For many of them, that person – Huckabee – was there all along. It just took people a long time to notice.
“They were deeply split until about a month or so ago. There is no one particular candidate who seemed like the obvious candidate to them,” said Dennis Goldford, a political science professor at Drake University in Des Moines.
“They liked what Romney said about social issues but didn’t trust how sincere he was. They wanted to like Thompson, but Thompson entered with such a splat. What happened, of course, was Huckabee slowly but surely made an impact.”
Huckabee won supporters thanks to his amiable campaign style, a succession of well-received debate performances and unflinching views on abortion and gay rights – in contrast to other Republican contenders whose social-conservative credentials are suspect to evangelicals.
For Huckabee, being a former minister who often wears his religious values on his sleeve closes the sale with some evangelical voters.
“I’m a born-again Christian,” said Eleanor Bauer, a retired graphic artist in Ankeny, Iowa. “And if I see something in life that I have a question about, I ask God about it. I feel like we are being led by God.
“Where someone else tries to go by their own wisdom instead of God’s, we just get in trouble. Huckabee would turn to God.”
But others, such as retired pastor Phil Carroll, a McCain supporter, thinks that when it comes to religion, Huckabee lays it on too thick.
“He’s a good man, but pastors get called to the ministry by God,” Carroll said. “Did God call him to be president? I don’t think so.
“John McCain, being a Christian, does not play the God card. He thinks that’s unethical, and I agree with him.”
Huckabee, interviewed on NBC’s “Meet the Press” yesterday, said he had no religious tests as governor of Arkansas when it came to public policy issues and would not as president.

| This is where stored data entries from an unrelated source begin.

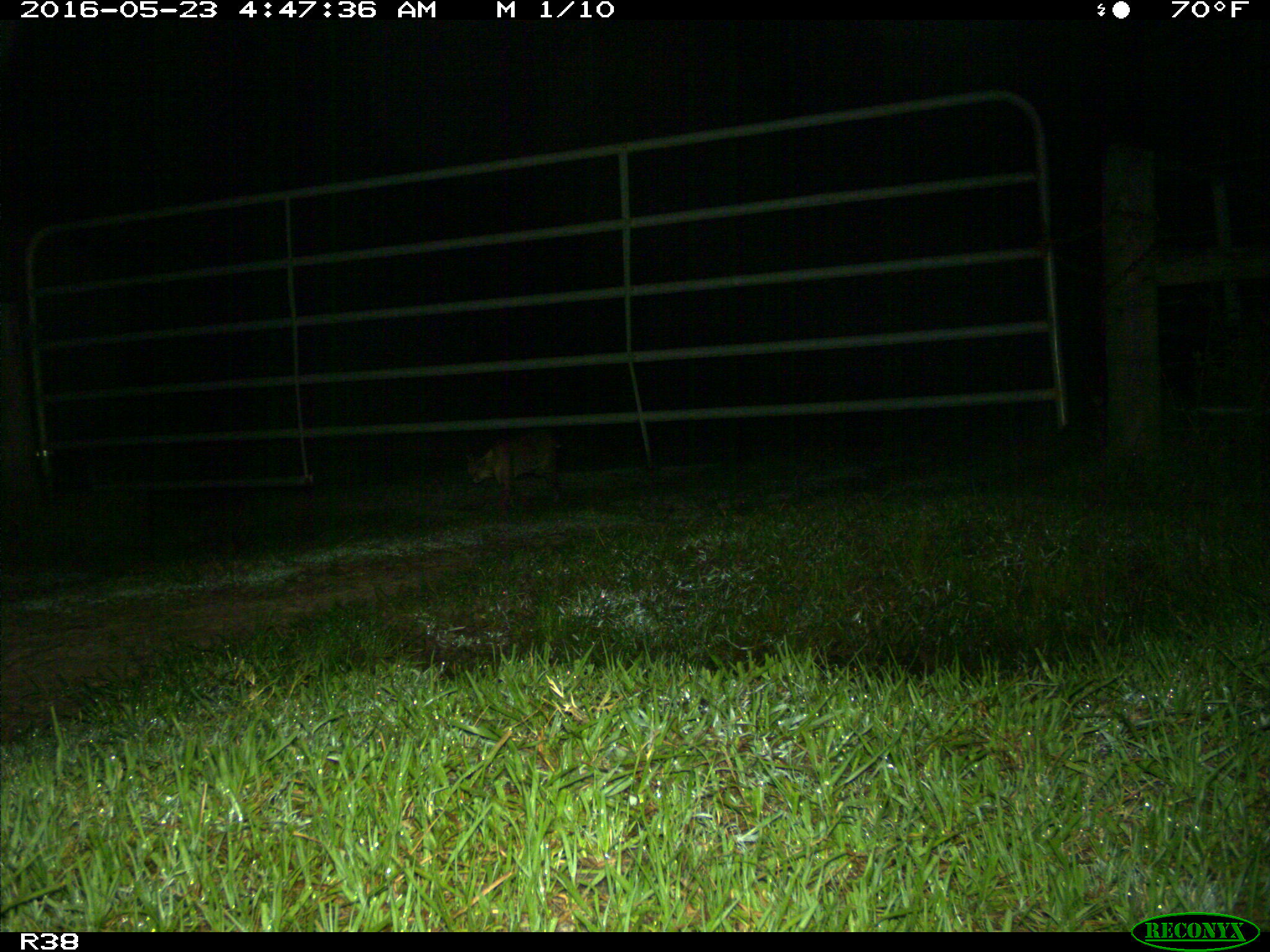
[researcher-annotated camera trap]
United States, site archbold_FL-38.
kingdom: Animalia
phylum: Chordata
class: Mammalia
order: Carnivora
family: Felidae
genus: Lynx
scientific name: Lynx rufus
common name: bobcat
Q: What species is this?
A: Lynx rufus (bobcat).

“I never proposed a bill to remove the Capitol dome and replace it with a steeple,” he said. “We didn’t do tent revivals on the grounds of the Capitol.”
But critics question whether religion influenced Huckabee as governor to push for the early parole of a convicted rapist who went on to rape and kill two other women. They suggest Huckabee was swayed by a friend who was also a pastor who befriended the prisoner, Wayne DuMond, along with the rapist’s contention that he had been “born again.” Huckabee says he did not pressure the parole board to act. (Source)
Americans seem determined to blindly set course for a theocracy without the slightest qualm. They don’t seem to consider the fact that should we become a “Christian nation”, all our future wars will be similar to those fought in the Middle ages. Once again it will be god against the heathens.
They also don’t seem to realize that religion is not tolerant of dissent. At some point our rights will be suppressed to the “glory of god”. And which god is destined to become our national savior? The Baptist concept of god, the Lutheran, The Catholic, the Mormon? If they all worshiped the same god, there wouldn’t be so many denominations across the nation. If you’re a theist but worship the wrong god (i.e. not the national god) you’ll be no better off than those who don’t believe at all.
I’d like to think that this religious sturm und drang is simply the dying cry of an outdated philosophy, religion’s disparate, dying breath. Those who support Huckabee or Romney out of sympathetic religious views had best consider what will become of the United States should religion become a primary criteria for the next president.